In quest’ultimo caso resta la sanzione e al contribuente verranno scontati gli interessi, comprese quindi le maggiorazioni e l’aggio. La domanda andrà presentata, o eventualmente integrata se già presentata, entro il 30 aprile 2023. La grande novità è che la procedura viaggerà solo online. Basterà collegarsi con il sito di agenzia Entrate Riscossione e nella sezione dedicata alla “definizione agevolata” dall’area pubblica, quindi senza la necessità di credenziali di accesso, si potrà compilare il “form di richiesta”, inserendo i numeri identificativi di cartelle-avvisi che si intende ricomprendere nella definizione agevolata, indicando anche sia il numero delle rate (fino a un massimo di 18) in cui si intende pagare e il domicilio dove fare arrivare la successiva comunicazione dell’Agenzia delle Entrate-Riscossione con il piano dei versamenti.

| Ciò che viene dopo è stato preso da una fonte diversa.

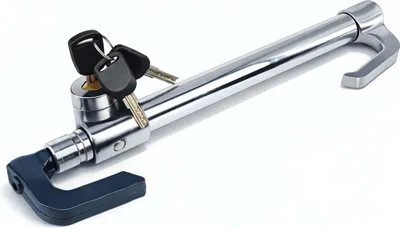 Obrázek produktu pro Wiltec – zámek volantu 360 x 110 x 48 mm jako blokování volantu a imobilizér pro automobily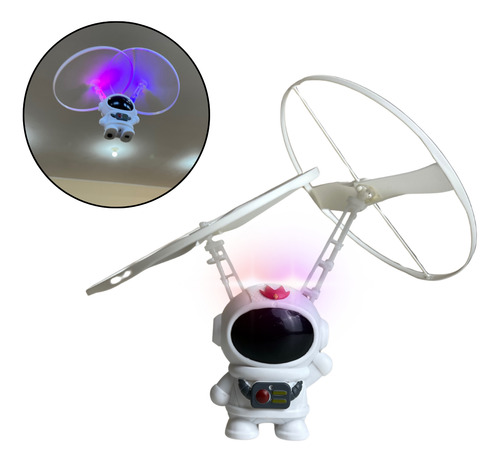Boneco Astronauta Mini Drone Infantil Voador Luz Brinquedo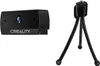 A black Creality webcam and a black flexible tripod are shown side-by-side against a white background. Produktbild-Vorschau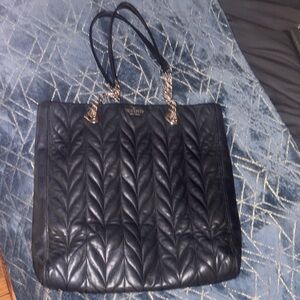 Kate Spade Black Quilted Leather Tote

Bisognerà comunque allegare un documento di riconoscimento e indicare un indirizzo e-mail, a cui arriverà una prima mail con link da convalidare nelle successive 72 ore. Per chi non procede alla convalida entro tale termine, il link non sarà più valido e la domanda sarà automaticamente annullata. A seguito della convalida del link, il sistema invierà una seconda mail di presa in carico della domanda, con il numero identificativo della pratica e il riepilogo dei dati inseriti. Infine, se la documentazione è corretta, verrà inviata una terza mail con la ricevuta di presentazione della domanda di adesione.

Nella domanda, comunque, il debitore dovrà assumere l’impegno a rinunciare agli eventuali carichi pendenti che intende definire. A seguito della presentazione delle domande, l’agente della riscossione avrà tempo fino al 30 giugno 2023 per comunicare ai contribuenti che hanno presentato domanda l’ammontare complessivo di quanto dovuto, nonché, in caso di scelta del pagamento dilazionato, il bollettino di pagamento con il mese e il giorno di scadenza di ciascuna rata. La prima, o unica, scadenza di versamento è il 31 luglio 2023 in cui andrà saldato il 10% del totale dell’importo dovuto. La stessa percentuale si applica anche per la seconda rata in scadenza il 30 novembre 2023.

Nel complesso, il piano dei pagamenti potrà estendersi fino al 2027 e, comunque, dal 1° agosto 2023 sarà applicato sulle rate il tasso di interesse del 2% annuo. Ma bisogna stare attenti alla regola che, ha contraddistinto le precedenti rottamazioni, dove nel caso di versamento omesso, tardivo o insufficiente, fa scattare l’inefficacia della definizione agevolata. Restano, comunque, i cinque giorni di tolleranza rispetto a ciascuna scadenza per procedere al pagamento. Sono esclusi dalla nuova rottamazione i carichi relativi all’Iva riscossa all’importazione, ai recuperi degli aiuti di Stato considerati illegittimi dalla stessa Unione europea, i crediti derivanti da condanne pronunciate dalla Corte dei conti, nonché multe, ammende e sanzioni pecuniarie dovute a seguito di provvedimenti e sentenze penali di condanna.